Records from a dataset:
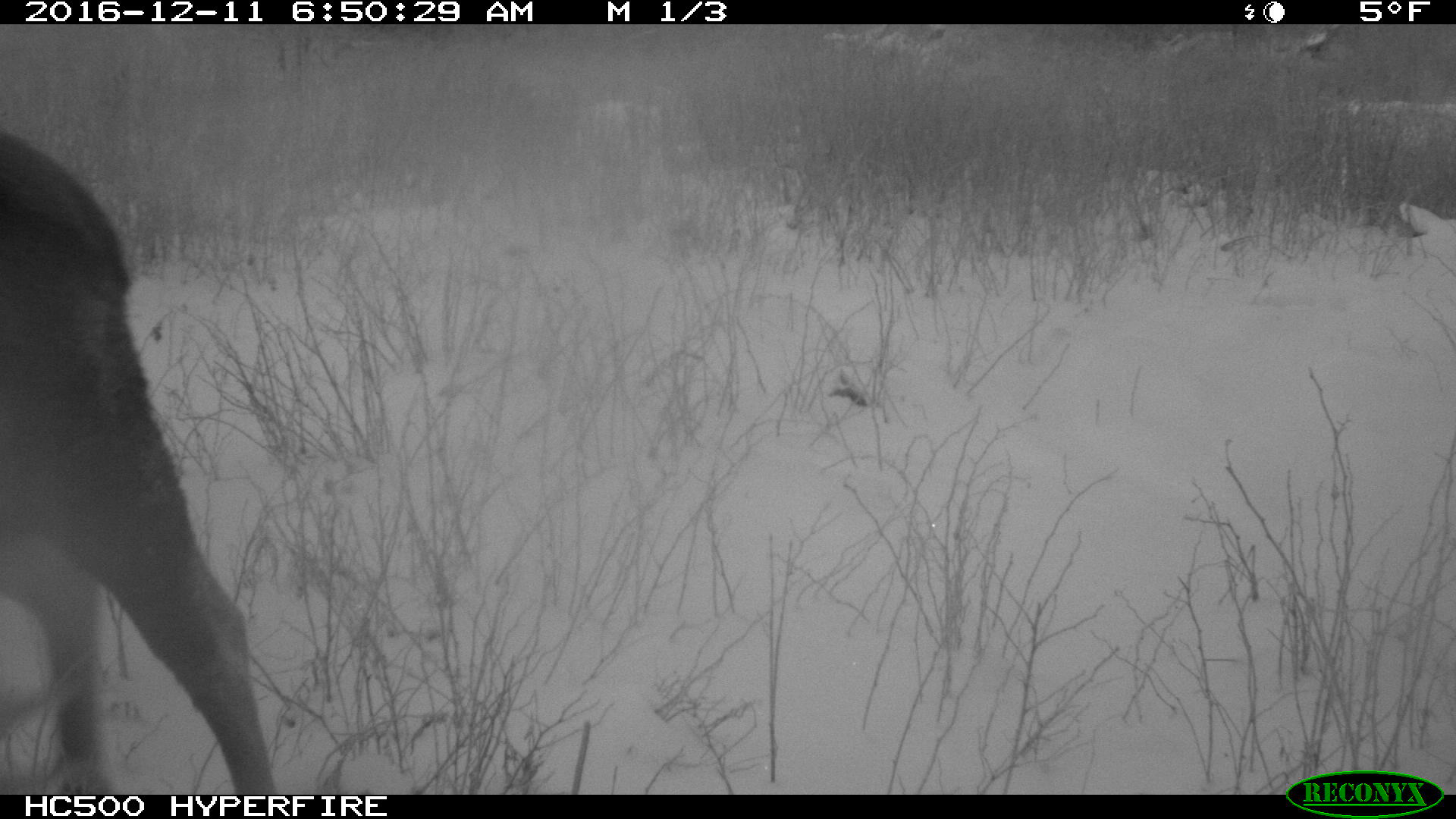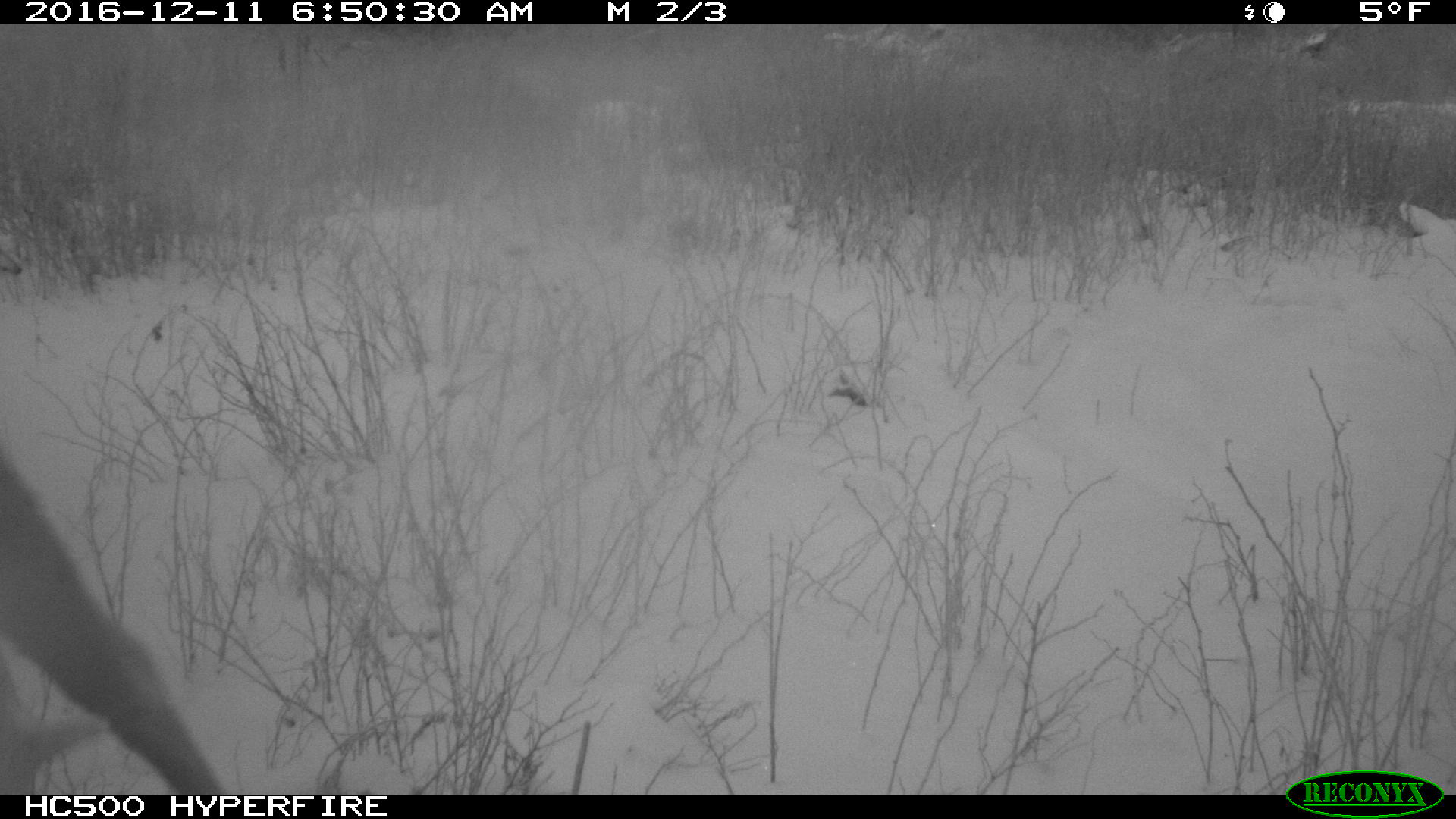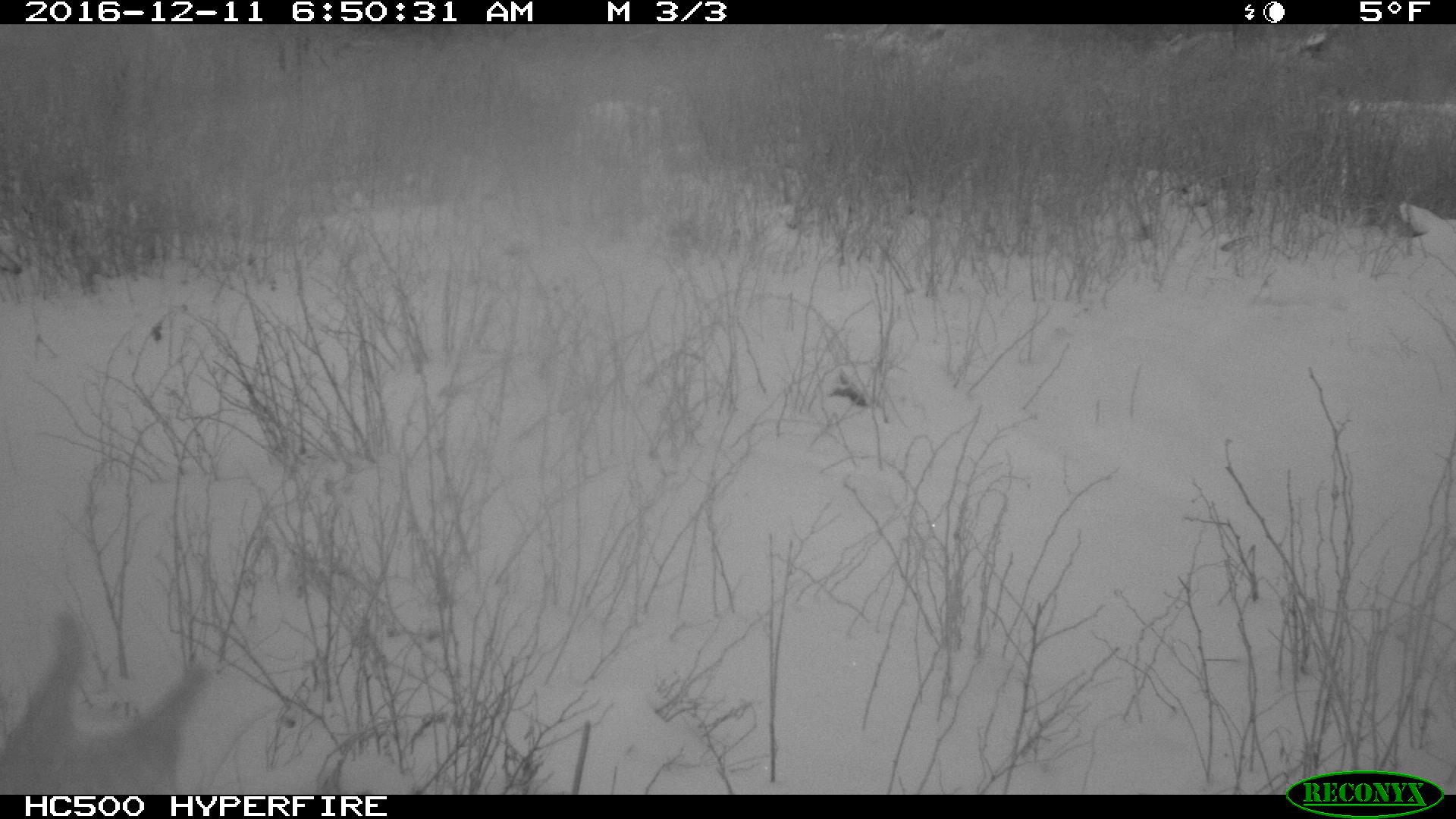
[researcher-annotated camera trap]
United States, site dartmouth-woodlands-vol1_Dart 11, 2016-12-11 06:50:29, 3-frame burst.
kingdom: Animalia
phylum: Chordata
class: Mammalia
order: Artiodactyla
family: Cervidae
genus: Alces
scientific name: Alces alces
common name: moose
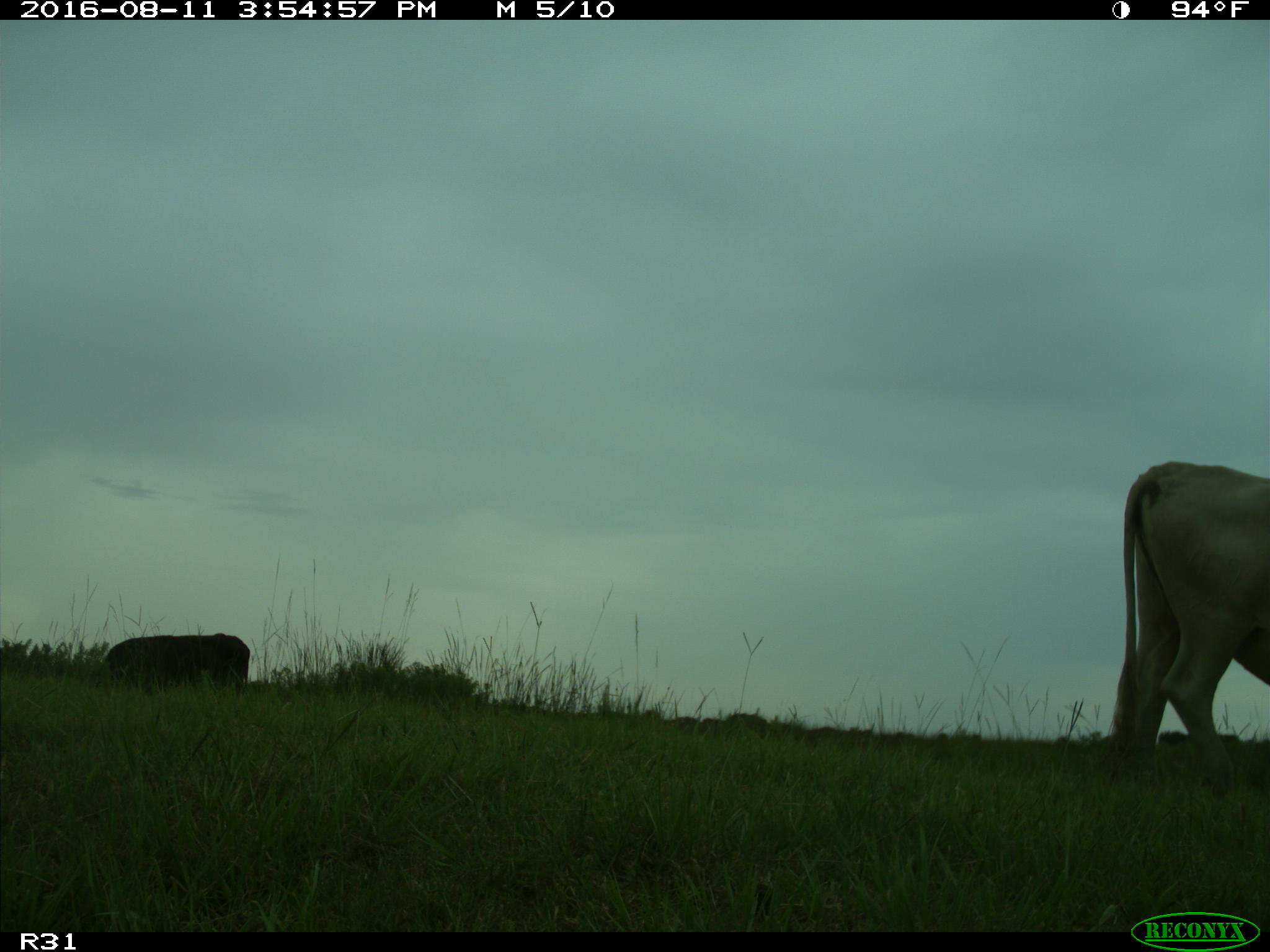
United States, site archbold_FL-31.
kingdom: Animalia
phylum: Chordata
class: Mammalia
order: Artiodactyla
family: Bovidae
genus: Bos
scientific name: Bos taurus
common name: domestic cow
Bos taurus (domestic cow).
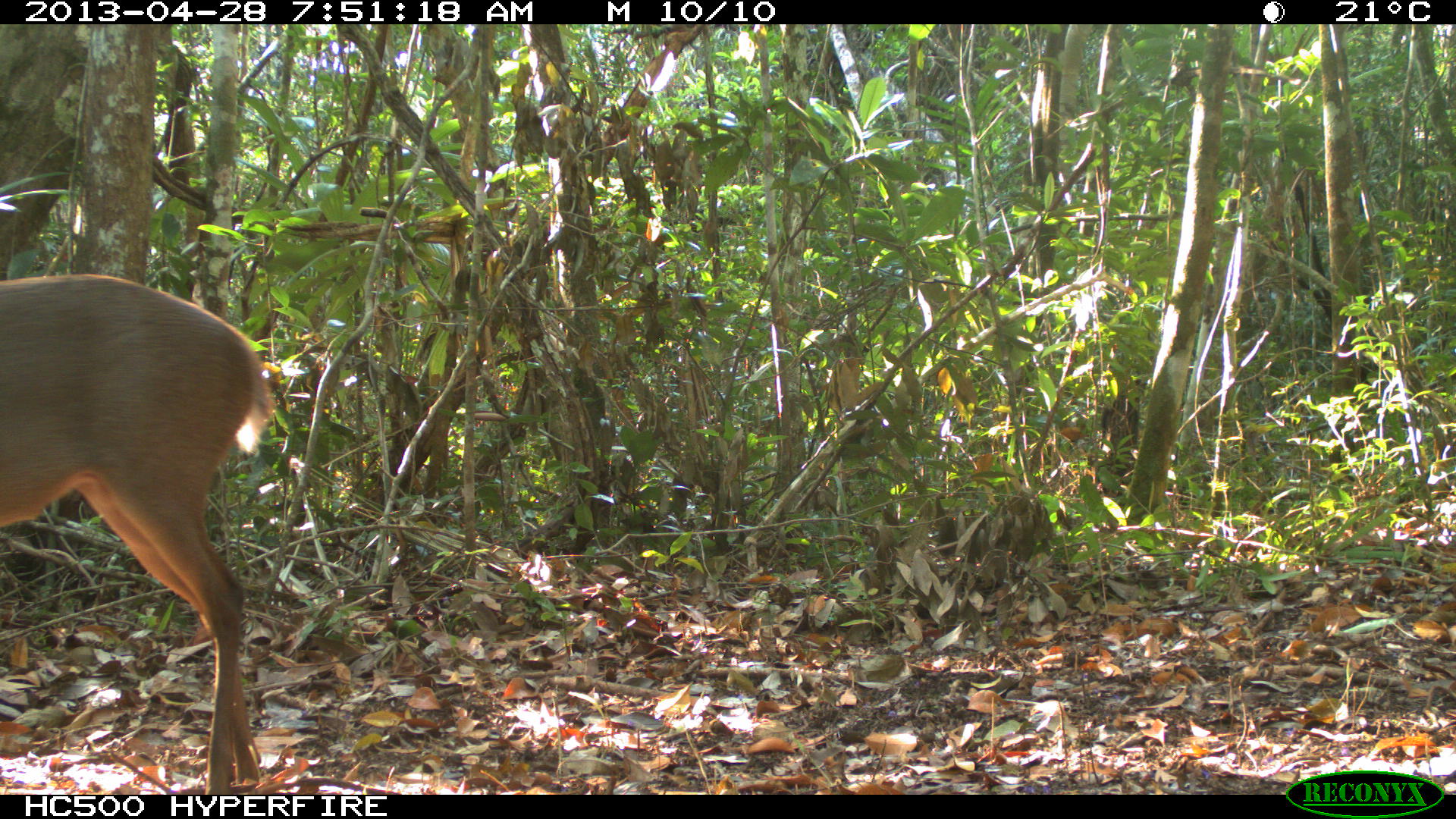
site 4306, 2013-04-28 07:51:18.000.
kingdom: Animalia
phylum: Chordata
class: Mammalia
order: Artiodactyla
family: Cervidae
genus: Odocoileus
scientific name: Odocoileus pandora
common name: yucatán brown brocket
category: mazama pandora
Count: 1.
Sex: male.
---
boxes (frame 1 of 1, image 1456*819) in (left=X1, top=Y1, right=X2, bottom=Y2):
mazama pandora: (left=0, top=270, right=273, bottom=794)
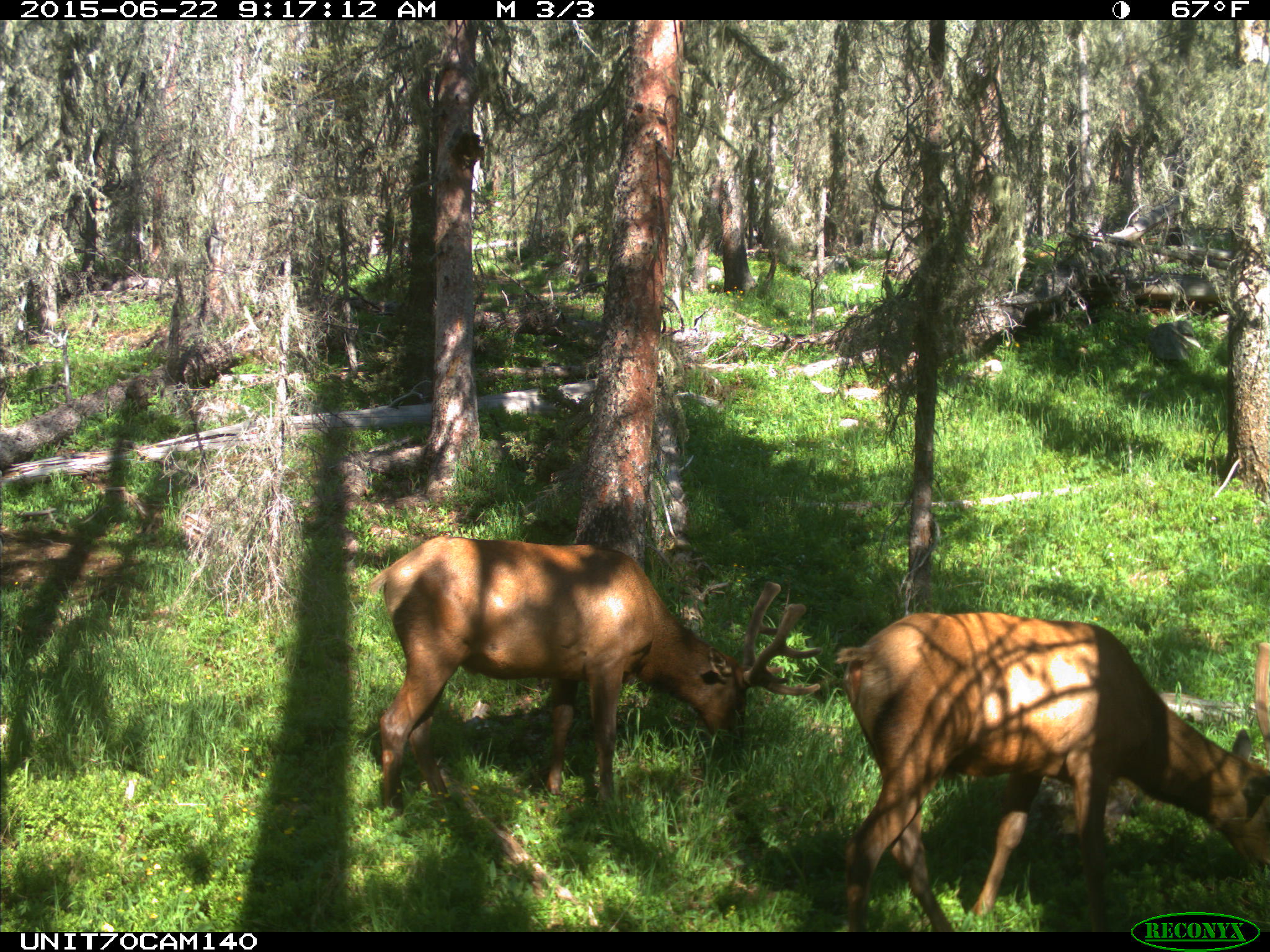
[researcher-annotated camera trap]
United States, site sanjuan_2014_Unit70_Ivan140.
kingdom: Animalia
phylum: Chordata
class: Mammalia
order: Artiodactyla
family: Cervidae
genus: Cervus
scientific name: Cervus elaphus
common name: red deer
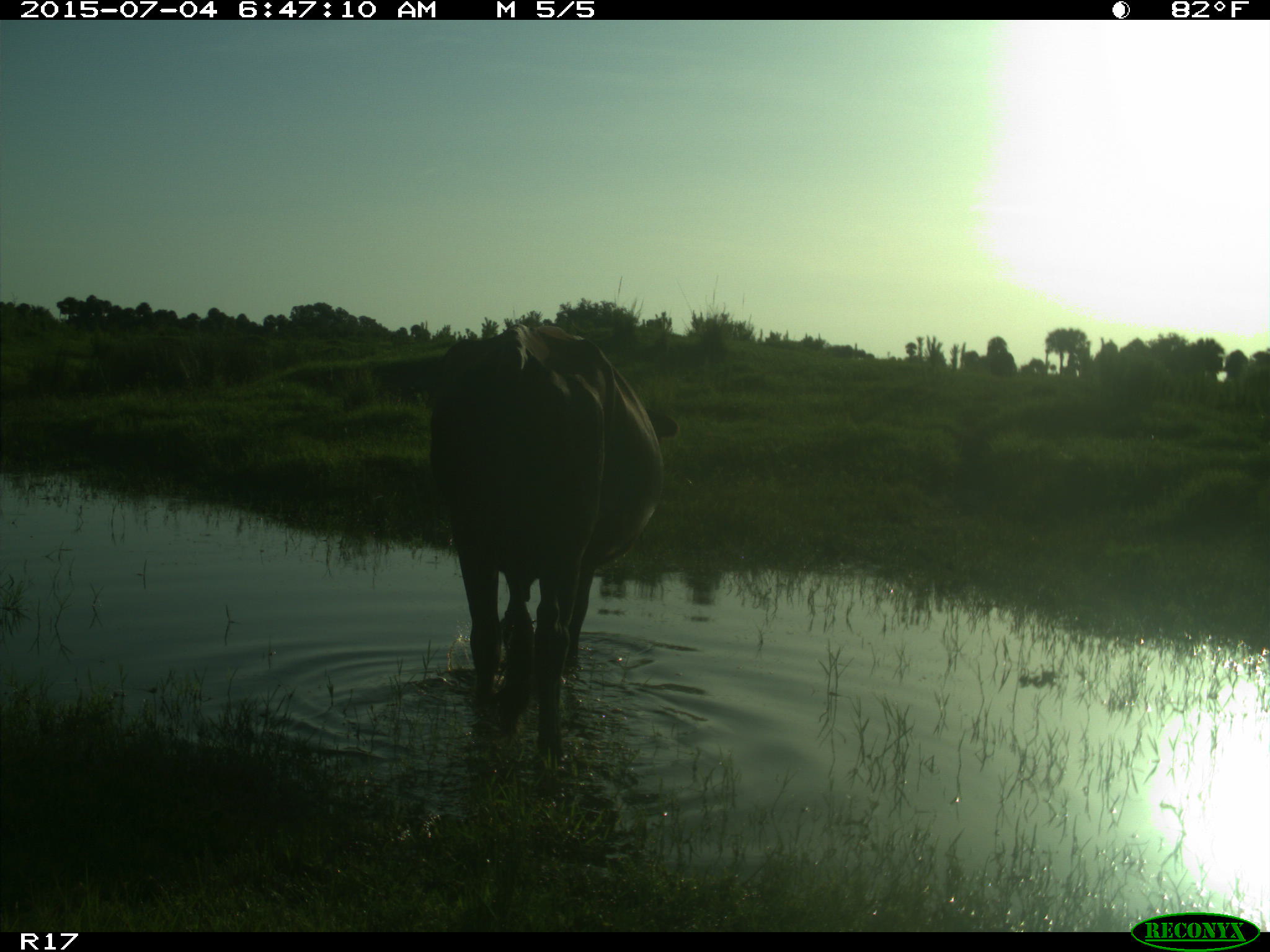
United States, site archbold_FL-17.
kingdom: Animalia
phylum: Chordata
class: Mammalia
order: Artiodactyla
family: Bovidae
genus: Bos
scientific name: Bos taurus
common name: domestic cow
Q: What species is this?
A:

[Problem description]: How many lines of the entries include the string "site"? Answer with a number and no other words.

[Exercise output]: 5